La Tanzanie arrête 20 personnes, dont 12 femmes, pour homosexualité à Zanzibar

Par Géopolis (avec agences)@GeopolisAfrique | Publié le 17/09/2017 à 11H53, mis à jour le 17/09/2017 à 12H03

Sur î Pemba archipel Zanzibar en Tanzanie en septembre 2011
Sur les bords de l'océan Indien, sur l'île de Pemba (archipel de Zanzibar) en Tanzanie en septembre 2011... © REUTERS - Thomas Mukoy

Vingt personnes accusées d'homosexualité, dont douze femmes, ont été arrêtées dans un hôtel à Zanzibar, a annoncé samedi 16 septembre 2017 la police de cet archipel semi-autonome. Les hommes risquent jusqu’à 30 ans de prison, les femmes sept ans et une forte amende. L'homosexualité est sévèrement réprimée en Tanzanie.

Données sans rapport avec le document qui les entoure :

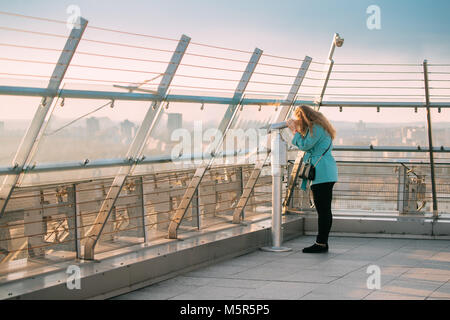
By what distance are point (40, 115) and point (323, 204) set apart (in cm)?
315

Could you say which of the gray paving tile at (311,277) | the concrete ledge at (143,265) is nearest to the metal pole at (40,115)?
the concrete ledge at (143,265)

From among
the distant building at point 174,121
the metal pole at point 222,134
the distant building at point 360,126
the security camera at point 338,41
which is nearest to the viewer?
the distant building at point 174,121

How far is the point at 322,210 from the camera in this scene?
6395 mm

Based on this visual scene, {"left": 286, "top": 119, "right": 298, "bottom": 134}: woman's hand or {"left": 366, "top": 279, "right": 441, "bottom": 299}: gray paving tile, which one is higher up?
{"left": 286, "top": 119, "right": 298, "bottom": 134}: woman's hand

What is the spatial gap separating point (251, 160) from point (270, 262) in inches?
56.6

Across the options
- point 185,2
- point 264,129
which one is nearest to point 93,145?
point 264,129

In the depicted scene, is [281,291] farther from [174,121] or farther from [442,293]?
[174,121]

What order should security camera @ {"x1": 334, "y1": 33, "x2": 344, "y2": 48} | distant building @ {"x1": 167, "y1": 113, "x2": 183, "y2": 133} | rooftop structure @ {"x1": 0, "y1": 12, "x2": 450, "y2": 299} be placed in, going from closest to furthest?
rooftop structure @ {"x1": 0, "y1": 12, "x2": 450, "y2": 299} → distant building @ {"x1": 167, "y1": 113, "x2": 183, "y2": 133} → security camera @ {"x1": 334, "y1": 33, "x2": 344, "y2": 48}

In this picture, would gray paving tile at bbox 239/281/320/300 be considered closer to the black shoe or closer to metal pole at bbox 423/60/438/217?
the black shoe

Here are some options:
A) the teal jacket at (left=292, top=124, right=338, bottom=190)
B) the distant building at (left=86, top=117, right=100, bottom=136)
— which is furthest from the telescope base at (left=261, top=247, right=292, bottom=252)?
the distant building at (left=86, top=117, right=100, bottom=136)

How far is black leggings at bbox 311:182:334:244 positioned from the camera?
6359mm

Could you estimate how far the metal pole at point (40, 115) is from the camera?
4.18m

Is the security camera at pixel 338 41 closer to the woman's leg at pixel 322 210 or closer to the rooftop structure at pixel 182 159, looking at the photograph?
the rooftop structure at pixel 182 159

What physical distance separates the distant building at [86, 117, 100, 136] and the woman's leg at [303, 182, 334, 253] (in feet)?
8.54
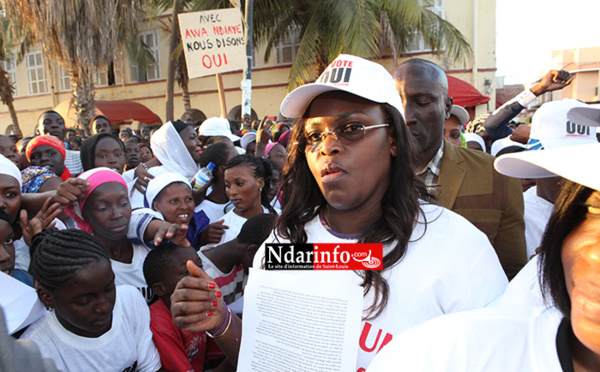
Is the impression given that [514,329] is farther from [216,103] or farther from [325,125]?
[216,103]

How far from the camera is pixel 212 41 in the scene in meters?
6.71

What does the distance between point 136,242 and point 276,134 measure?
15.2ft

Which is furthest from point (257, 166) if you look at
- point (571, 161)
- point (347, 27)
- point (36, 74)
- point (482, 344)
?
point (36, 74)

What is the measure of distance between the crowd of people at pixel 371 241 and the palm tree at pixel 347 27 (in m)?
9.81

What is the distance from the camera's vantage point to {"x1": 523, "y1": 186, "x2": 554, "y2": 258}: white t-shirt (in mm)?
2443

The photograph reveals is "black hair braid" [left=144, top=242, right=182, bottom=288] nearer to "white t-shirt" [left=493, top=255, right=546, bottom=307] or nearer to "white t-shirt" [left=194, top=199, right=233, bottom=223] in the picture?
"white t-shirt" [left=194, top=199, right=233, bottom=223]

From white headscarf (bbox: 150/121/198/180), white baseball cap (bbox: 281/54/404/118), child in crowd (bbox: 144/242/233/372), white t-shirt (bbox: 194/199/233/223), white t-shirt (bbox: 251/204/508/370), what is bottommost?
child in crowd (bbox: 144/242/233/372)

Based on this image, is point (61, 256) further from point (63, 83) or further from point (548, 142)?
point (63, 83)

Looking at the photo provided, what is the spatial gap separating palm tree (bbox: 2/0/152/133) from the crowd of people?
969 centimetres

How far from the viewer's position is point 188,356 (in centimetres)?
229

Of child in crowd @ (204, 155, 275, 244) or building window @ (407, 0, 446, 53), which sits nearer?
child in crowd @ (204, 155, 275, 244)

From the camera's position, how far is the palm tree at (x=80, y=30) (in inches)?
428

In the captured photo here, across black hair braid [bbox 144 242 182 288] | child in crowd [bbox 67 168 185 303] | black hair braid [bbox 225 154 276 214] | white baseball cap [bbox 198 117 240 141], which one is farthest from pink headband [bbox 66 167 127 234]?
white baseball cap [bbox 198 117 240 141]

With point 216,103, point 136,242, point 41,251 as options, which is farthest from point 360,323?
point 216,103
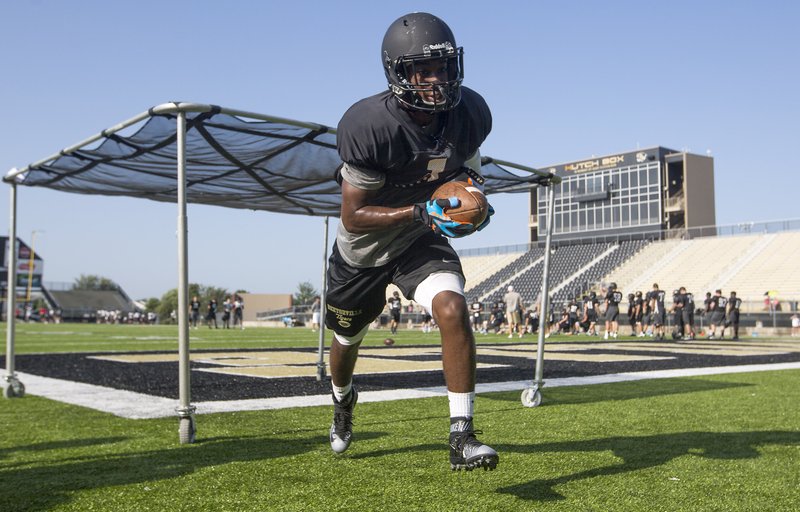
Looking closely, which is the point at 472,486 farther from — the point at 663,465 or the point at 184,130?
the point at 184,130

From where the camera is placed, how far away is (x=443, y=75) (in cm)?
346

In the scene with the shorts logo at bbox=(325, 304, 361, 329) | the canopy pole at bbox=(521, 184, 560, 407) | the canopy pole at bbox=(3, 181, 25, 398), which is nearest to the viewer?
the shorts logo at bbox=(325, 304, 361, 329)

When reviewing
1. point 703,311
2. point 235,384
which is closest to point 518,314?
point 703,311

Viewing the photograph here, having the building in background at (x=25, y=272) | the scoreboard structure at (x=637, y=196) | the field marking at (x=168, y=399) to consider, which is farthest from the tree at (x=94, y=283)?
the field marking at (x=168, y=399)

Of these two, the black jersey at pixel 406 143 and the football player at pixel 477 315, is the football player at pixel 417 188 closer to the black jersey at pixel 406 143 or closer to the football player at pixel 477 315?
the black jersey at pixel 406 143

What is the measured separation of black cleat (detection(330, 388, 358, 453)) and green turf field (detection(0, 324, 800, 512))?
83 mm

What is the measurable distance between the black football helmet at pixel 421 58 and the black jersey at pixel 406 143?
0.14 meters

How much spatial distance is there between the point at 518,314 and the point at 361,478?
78.4 ft

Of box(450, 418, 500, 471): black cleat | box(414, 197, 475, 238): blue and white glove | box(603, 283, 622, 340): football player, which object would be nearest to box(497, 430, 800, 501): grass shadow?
box(450, 418, 500, 471): black cleat

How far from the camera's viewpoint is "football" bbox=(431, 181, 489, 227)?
315 cm

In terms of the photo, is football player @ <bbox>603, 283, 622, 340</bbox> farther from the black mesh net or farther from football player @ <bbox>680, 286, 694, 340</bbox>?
the black mesh net

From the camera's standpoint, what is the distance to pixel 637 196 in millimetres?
60656

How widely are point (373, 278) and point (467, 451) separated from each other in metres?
1.16

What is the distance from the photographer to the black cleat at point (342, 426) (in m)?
4.21
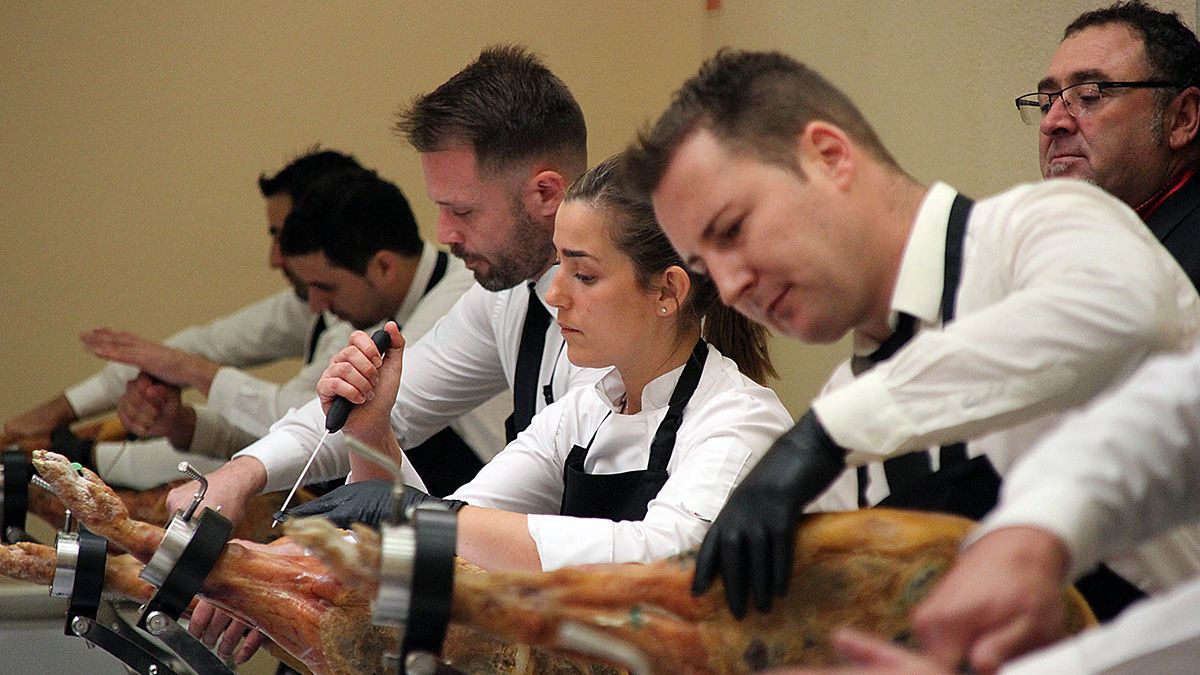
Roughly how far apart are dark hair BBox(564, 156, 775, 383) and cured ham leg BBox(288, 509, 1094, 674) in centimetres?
78

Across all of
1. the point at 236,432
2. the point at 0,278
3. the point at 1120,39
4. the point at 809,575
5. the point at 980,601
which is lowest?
the point at 236,432

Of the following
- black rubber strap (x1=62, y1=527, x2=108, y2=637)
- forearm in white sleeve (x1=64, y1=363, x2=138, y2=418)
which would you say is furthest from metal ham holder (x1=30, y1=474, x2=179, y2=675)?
forearm in white sleeve (x1=64, y1=363, x2=138, y2=418)

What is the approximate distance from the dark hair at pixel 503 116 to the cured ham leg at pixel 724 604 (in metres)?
1.52

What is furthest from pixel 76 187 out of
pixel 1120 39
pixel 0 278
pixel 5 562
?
pixel 1120 39

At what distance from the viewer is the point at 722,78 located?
1411mm

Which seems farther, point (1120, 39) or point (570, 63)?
point (570, 63)

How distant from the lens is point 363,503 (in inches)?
68.4

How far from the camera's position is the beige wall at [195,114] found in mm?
4590

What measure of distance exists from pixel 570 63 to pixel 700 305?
269 centimetres

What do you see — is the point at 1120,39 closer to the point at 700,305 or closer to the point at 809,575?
the point at 700,305

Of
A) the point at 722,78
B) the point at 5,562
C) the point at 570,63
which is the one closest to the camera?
the point at 722,78

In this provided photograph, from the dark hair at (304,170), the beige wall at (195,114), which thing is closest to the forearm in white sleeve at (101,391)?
the beige wall at (195,114)

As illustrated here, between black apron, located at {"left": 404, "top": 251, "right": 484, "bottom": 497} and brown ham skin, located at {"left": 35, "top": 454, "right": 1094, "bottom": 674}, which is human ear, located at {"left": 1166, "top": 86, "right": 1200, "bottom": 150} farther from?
black apron, located at {"left": 404, "top": 251, "right": 484, "bottom": 497}

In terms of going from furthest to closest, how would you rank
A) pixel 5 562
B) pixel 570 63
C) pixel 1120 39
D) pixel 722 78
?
1. pixel 570 63
2. pixel 1120 39
3. pixel 5 562
4. pixel 722 78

«Ces personnes sont impliquées dans des activités homosexuelles. Nous les avons arrêtées et nous sommes en train de les interroger. La police ne peut pas fermer les yeux sur cette pratique. Ils seront présentés au tribunal», a déclaré, sur la télévision gouvernementale tanzanienne TBC1, le commandant régional de la police, Hassan Ali Nasri.
 
Le responsable n'a pas précisé la date de ces arrestations, mais il a indiqué que douze femmes et huit hommes étaient concernés. Selon TBC1, les interpellations ont eu lieu dans un hôtel où les personnes arrêtées suivaient une formation de l'ONG internationale Bridge Initiative Organization, officiellement enregistrée par le gouvernement de Zanzibar pour dispenser des programmes d'éducation à la lutte contre le sida.
 


En février 2017, la Tanzanie avait ordonné la fermeture de centres de santé spécialisés dans la lutte contre le sida, accusés de promouvoir l'homosexualité, une décision critiquée par les États-Unis.
 
 
Rhétorique anti-gay
L'homosexualité masculine est punissable en Tanzanie de très lourdes peines de prison, mais c'est seulement récemment que les autorités ont adopté une rhétorique anti-gay.
«Avez-vous jamais vu une chèvre ou un porc se livrer à ce jeu?» Dans un discours très controversé prononcé en juin dernier, le président tanzanien John Magufuli s'en était déjà pris aux organisations défendant les droits des homosexuels et plaidant pour le droit des mères adolescentes à poursuivre leur scolarité après des maternités. «Ceux qui nous enseignent des choses pareilles ne nous aiment pas, mes frères. Ils nous ont apporté la drogue, les pratiques homosexuelles que même les vaches réprouvent», avait affirmé le chef de l'Etat.


«Examens anaux forcés»
Le vice-ministre tanzanien de la Santé, Hamisi Kingwangalla, a assuré devant le Parlement que le pays allait poursuivre sa lutte contre l'homosexualité. «Nous luttons de toutes nos forces contre tous les groupes soutenant l'homosexualité dans notre pays», assure-t-il. Le gouvernement tanzanien a aussi promis ces derniers mois que les étrangers défendant les droits des homosexuels seraient expulsés du pays.
 
L'homosexualité est illégale dans 38 des 54 pays d'Afrique et est passible de la peine de mort en Mauritanie, Soudan et Somalie. Dans un rapport publié en juillet, Amnesty International a révélé que les autorités tanzaniennes «arrêtaient et poursuivaient les personnes sur des accusations liées à l'homosexualité et les soumettaient à des examens anaux forcés».